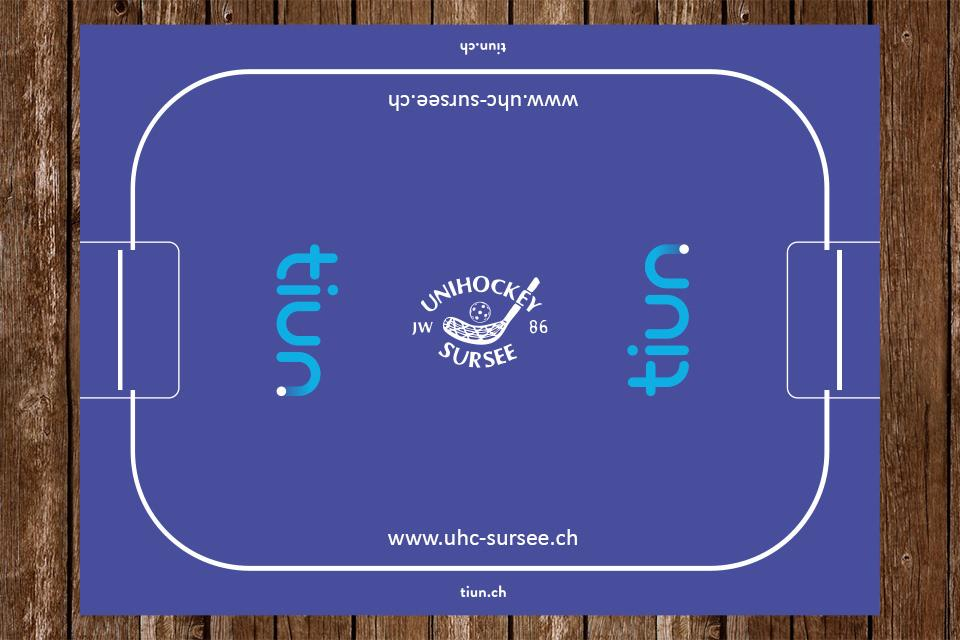 tiun-Produkt: Spiel komplett; UHC Sursee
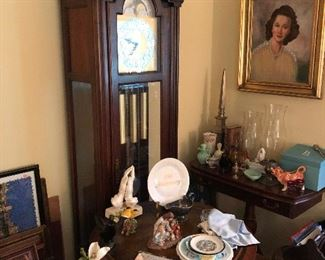 Howard Miller grandfather clock, drum table and more!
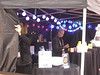 these party light vendors were skittish about my camera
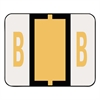 A-Z Color-Coded Bar-Style End Tab Labels, Letter B, Light Orange, 500/Roll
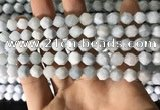 CAQ853 15.5 inches 6mm faceted nuggets aquamarine beads wholesale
------------------------------------------------
Exercise goal: With the pictures left out, copy exactly the lines from the line holding "Howard Miller grandfather" through the final line of the records, including both.

Written solution:
 Howard Miller grandfather clock, drum table and more!
 these party light vendors were skittish about my camera
 A-Z Color-Coded Bar-Style End Tab Labels, Letter B, Light Orange, 500/Roll
 CAQ853 15.5 inches 6mm faceted nuggets aquamarine beads wholesale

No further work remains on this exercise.